§ **SOURCE RECORDS**
--- START ---

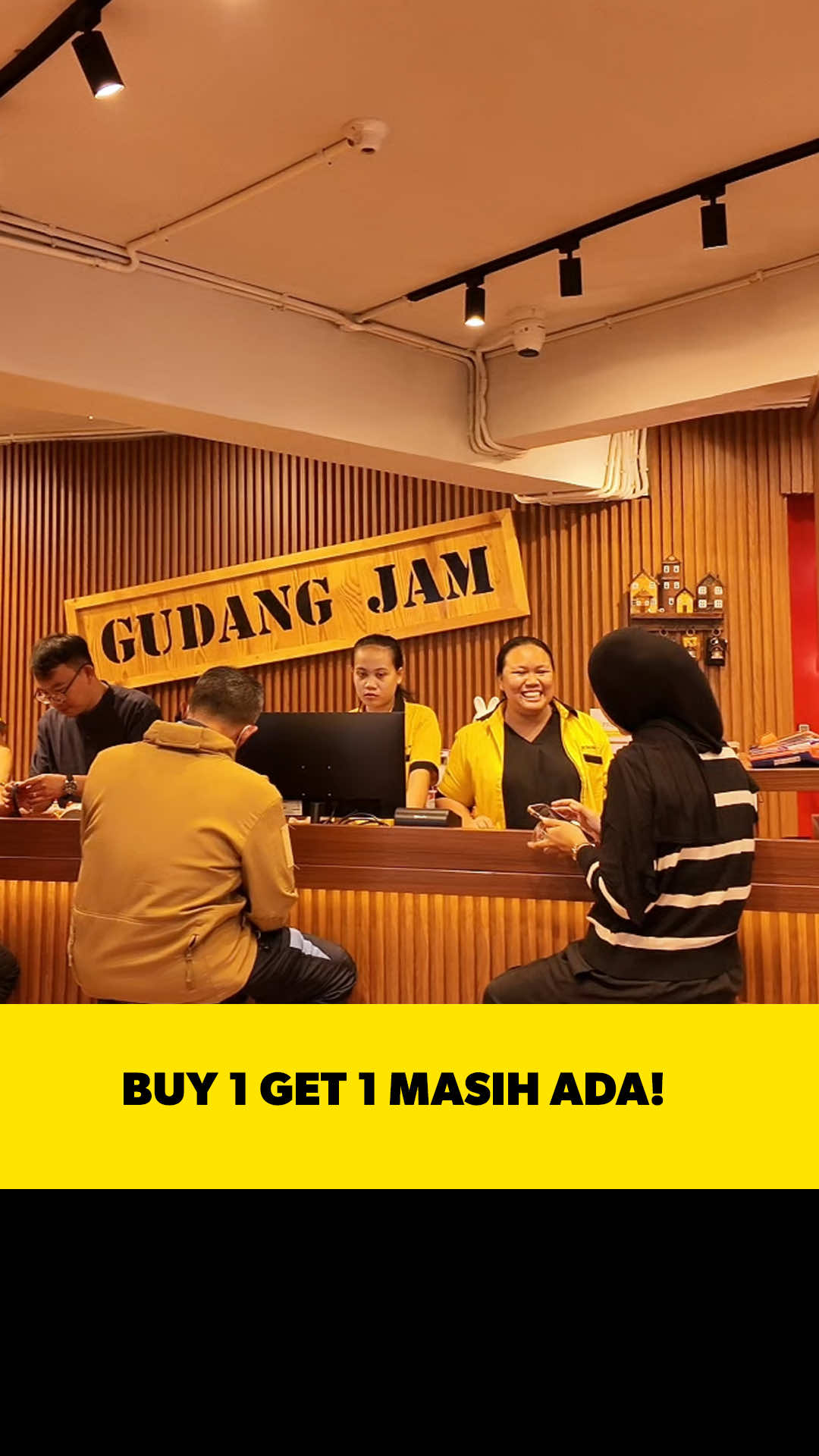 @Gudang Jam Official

--- END ---
--- START ---

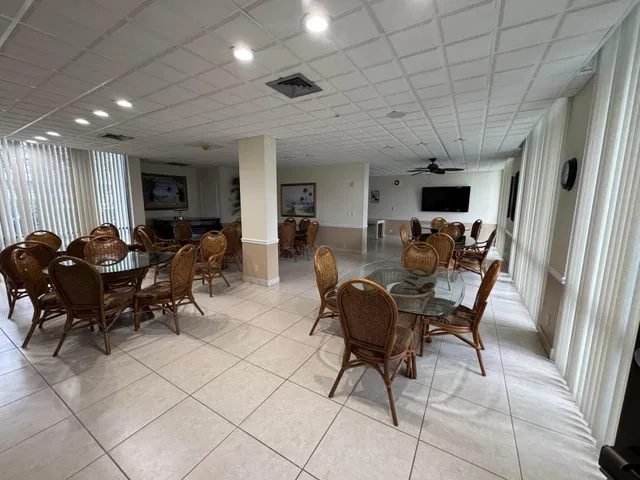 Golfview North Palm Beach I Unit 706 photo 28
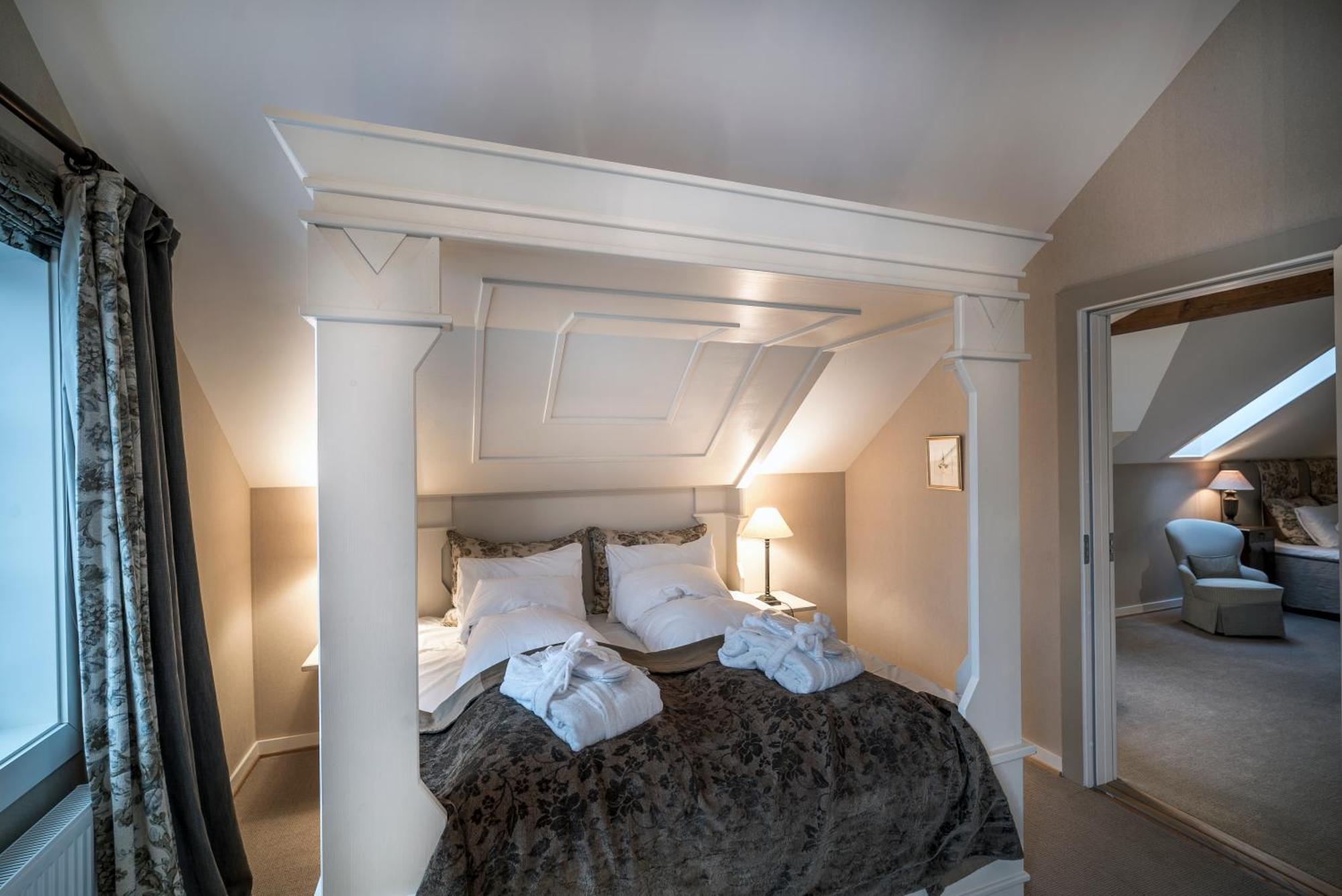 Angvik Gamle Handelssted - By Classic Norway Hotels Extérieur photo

--- END ---

Would you give again, exactly, the lines in the data above that run from the line containing "Golfview North Palm" to the line containing "Angvik Gamle Handelssted"? Include both ends and no pictures.

§ **YOUR SOLUTION**
 Golfview North Palm Beach I Unit 706 photo 28
 Angvik Gamle Handelssted - By Classic Norway Hotels Extérieur photo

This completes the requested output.